Collectif Coffee House of 25Sep2023

Coffee house guests met a showman with a strong voice and penetrating eye-contact. These supported the stimulating facts and anecdotes Sean George shared. He is an artist/art educator with an intriguing art history. His informed views and first-hand knowledge of the Canadian artists he discussed kept the crowd engaged.

After his illustrated talk, we had an interactive Q&A and a drawing exercise with vernissage. The audience responded with pushback, insightful comments, questions. It was a stimulating evening — grand to be talking art.

I could imagine a weekly class with Sean, generating conversations and surprised reactions. Ah, we can dream!

Below are a few photos and a brief summary of ideas we discussed.

[Photos by Milo Smith]

Pictures Come to Life by Sean George

Modern museums of art fail to tell people directly why art matters. — Alain de Botton, 2012

There is not enough consideration across Canada about the dynamic relationship between a gallery’s patrons and its art. 

I am standing alone in one of the largest exhibit rooms at the Vancouver Art Gallery and trying to make ā€˜sense’ of the work in front of me: an enormous piece by Brian Jungen, entitled Cetology, 2002. 

I move around as if stalking prey, but not quite as stealthily as the video surveillance camera that watches me. I cannot help but feel that sense of awe, amazement, and that desire to touch in order to envelop this work. I still cannot believe that something so realistically replicated is made entirely out of plastic; the same white plastic lawn chairs that inhabit yards, porches, and balconies of most Canadian homes. 

How did Jungen get the idea to fashion something so vernacular and so base into a twenty-foot whale skeleton? In reality, I am asking that age old question of which came first, the chicken or the egg? Did it start with the whale? Did it start with such seemingly irrelevant ready-made chairs? What inspired such a profound cultural touchstone? 

I am constructing a short talk for gallery visitors who will soon be asking me these same questions while engaging with the Jungen retrospective. 

As a museum educator, I must put myself in the audience’s shoes, and help facilitate meaningful dialogue that both engages and satiates the viewer. It’s a tricky tightrope that I walk, neither making the presentation too didactic nor too ambiguous. Essentially, this concern is not one I carry alone: it is one that the museum embodies. My training suggests that all ā€˜good’ contemporary art should elicit questions, but my nearly 15 years of working with diverse audiences suggests otherwise. 

Glancing over at the text panel I am reminded that this artwork has already been divested of its meaning, by curators, critics, and the artist himself; however, I learned early on that an artwork is not limited by the artist’s intent. 

To help the discussion between the viewer and the work I use a series of entry points formally known as Project MUSE. Project MUSE is the product of a collaboration between Harvard researchers, classroom teachers, museum educators, and school principals from the US and abroad. Working for over two years, they explored the potential benefits of integrating art museum’s collections into education. 

One of their findings was an educational tool called The Entry Point Approach which accommodates a range of intelligences or learning profiles. This approach has provided me with some of the necessary means of engagement. 

The first entry point is aesthetic, the second narrative, the third logical/quantitative, the fourth philosophical and the fifth experiential. According to Project MUSE researchers, some of us are aesthetic learners, while some might be philosophical and others may incorporate two or more learning styles. My hermeneutic goal in looking at Cetology is to use all five entry points to bring my audience along on a journey. 

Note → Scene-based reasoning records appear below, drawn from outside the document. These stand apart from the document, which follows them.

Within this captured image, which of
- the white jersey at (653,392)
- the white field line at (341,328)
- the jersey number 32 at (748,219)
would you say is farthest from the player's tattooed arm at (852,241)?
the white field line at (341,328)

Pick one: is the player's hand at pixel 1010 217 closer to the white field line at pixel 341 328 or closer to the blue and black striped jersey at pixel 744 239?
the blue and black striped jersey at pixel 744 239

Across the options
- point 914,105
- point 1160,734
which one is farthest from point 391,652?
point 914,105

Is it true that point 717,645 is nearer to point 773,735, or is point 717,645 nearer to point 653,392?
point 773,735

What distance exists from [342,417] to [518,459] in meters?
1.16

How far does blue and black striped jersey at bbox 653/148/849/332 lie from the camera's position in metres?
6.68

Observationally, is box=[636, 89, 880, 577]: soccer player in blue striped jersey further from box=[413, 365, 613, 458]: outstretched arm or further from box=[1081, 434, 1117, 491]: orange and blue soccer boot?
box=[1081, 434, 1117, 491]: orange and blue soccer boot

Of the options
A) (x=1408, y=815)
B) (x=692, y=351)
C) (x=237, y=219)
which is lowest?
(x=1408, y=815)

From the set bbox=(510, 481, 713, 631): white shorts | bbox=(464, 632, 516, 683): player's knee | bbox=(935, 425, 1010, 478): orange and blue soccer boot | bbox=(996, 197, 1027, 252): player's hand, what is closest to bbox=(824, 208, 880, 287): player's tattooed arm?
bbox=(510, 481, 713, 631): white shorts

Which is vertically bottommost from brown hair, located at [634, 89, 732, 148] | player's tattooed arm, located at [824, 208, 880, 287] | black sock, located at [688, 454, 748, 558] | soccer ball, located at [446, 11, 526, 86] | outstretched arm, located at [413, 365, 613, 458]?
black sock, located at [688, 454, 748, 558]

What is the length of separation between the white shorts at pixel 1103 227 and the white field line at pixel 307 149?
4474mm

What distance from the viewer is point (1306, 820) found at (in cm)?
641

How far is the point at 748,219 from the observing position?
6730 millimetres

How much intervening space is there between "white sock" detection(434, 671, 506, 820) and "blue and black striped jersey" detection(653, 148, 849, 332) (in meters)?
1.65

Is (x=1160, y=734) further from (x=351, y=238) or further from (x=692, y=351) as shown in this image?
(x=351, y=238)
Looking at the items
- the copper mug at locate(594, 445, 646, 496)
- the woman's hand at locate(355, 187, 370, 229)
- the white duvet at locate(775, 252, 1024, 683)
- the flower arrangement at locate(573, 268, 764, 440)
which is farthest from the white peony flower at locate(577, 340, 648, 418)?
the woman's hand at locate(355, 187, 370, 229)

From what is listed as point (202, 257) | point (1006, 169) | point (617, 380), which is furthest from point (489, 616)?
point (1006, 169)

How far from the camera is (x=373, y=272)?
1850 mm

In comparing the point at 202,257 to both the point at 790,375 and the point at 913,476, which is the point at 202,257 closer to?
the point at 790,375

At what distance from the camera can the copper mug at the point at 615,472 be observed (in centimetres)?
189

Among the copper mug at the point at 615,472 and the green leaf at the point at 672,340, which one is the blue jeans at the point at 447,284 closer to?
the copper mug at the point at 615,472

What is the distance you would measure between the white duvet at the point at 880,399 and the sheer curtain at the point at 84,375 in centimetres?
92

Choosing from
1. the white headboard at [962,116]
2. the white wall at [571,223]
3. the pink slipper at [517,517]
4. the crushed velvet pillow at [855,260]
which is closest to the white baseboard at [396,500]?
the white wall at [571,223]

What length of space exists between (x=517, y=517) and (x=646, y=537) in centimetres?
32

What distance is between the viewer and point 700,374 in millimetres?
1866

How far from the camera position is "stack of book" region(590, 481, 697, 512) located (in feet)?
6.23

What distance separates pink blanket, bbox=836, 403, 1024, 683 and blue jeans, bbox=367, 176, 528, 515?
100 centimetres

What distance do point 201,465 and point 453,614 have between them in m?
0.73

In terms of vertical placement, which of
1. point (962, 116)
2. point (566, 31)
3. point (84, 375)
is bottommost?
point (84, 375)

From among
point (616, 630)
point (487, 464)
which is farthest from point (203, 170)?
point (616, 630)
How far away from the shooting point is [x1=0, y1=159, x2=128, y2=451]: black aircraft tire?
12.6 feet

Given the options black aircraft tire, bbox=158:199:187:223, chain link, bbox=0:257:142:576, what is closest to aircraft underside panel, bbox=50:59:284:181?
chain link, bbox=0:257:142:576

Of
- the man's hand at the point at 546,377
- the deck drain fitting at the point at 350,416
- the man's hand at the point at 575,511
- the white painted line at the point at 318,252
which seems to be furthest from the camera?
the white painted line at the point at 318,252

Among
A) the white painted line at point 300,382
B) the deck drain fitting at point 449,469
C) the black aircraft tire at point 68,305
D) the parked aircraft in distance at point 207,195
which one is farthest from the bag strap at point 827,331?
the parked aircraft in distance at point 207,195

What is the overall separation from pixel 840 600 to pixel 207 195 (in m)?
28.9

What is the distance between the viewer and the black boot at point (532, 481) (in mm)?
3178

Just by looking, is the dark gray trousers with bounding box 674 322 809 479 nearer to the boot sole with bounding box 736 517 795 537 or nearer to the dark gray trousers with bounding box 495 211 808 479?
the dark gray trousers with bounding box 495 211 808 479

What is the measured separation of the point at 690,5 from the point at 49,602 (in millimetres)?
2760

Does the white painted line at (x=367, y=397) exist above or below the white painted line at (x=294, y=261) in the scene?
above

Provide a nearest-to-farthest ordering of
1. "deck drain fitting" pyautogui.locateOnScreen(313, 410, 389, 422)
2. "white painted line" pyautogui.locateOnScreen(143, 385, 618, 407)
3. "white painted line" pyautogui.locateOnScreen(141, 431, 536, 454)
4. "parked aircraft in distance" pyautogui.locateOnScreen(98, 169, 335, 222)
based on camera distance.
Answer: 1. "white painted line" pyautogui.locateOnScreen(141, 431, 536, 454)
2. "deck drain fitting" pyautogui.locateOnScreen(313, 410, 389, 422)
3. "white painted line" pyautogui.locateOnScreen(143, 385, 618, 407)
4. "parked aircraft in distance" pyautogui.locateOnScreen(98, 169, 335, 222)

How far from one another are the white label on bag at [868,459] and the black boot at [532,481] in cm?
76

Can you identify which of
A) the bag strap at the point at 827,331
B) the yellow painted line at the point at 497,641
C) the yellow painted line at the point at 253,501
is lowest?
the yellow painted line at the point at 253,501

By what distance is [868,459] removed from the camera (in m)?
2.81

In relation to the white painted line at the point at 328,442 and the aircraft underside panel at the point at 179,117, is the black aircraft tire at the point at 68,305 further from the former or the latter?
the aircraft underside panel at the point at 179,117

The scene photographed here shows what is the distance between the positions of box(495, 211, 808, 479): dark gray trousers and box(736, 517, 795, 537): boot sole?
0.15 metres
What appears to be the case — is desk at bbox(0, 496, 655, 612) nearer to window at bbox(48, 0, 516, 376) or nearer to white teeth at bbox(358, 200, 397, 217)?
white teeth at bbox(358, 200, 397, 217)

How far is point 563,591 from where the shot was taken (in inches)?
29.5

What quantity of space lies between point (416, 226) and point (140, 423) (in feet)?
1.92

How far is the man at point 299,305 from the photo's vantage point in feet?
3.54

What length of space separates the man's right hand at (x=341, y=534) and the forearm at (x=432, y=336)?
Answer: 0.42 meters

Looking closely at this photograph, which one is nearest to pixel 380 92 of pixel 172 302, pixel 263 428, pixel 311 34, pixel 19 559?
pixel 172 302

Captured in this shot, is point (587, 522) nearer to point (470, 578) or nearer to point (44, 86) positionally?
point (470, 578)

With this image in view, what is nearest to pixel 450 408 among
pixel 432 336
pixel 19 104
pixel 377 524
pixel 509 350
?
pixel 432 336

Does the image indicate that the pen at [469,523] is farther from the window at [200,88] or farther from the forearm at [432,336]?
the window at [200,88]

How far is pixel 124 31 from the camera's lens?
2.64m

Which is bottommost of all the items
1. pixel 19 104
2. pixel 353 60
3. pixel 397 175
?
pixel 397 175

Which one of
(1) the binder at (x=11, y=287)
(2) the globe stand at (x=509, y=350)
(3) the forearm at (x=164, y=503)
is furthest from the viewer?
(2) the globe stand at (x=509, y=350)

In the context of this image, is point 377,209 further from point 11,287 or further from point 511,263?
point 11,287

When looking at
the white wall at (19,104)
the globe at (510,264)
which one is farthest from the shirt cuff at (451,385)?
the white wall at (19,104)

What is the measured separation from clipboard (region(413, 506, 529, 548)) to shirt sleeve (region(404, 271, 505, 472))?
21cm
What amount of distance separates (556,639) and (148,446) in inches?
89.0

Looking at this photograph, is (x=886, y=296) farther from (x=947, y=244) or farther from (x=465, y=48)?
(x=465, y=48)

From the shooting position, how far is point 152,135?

My role is to be a lyrical mediator allowing the audience to fully develop their own set of questions and ideas in tandem to, or perhaps in opposition to, pre-existing ones. In presenting any existing facts or relevant ideas about the work I hope to trigger more meaningful dialogue supporting the range of intelligences that make-up an audience. 

Anecdotally I have discovered that the knowledge that exists within the audience can be as diverse as the subject matter artists tackle. Bearing this in mind, I must create a safe and comfortable environment if I want the viewers to open up and share their ideas. 

In a 2012 Guardian article, cultural critic Alain de Botton questions whether art should really be for its own sake. He asks if indeed museums of art are our new churches. He suggests that museums seem unable to frame their collections. And in the absence of this, they miss their opportunity to remind us why art matters and wields the power to move us in a spiritual way. 

It is a mistake to believe that artists only make art for art’s sake. The many layers and discussion embedded in works from Las Meninas to Cetology is what gives art its charge, transforming the gallery from a cultural graveyard to an accessible and rich experience. The part patrons play in demystifying art is a dance between the work, and their unique subjective experience – their constant sensory filter. Which the museum must always consider. 

5 comments

  1. Thanks so much for the overview. I was really sorry to miss this meeting (the days activities stretched into evening alas…).

    Do you have the dates set for the next meetings (coffee houses)? I would mark my calendar right away if you have them decided.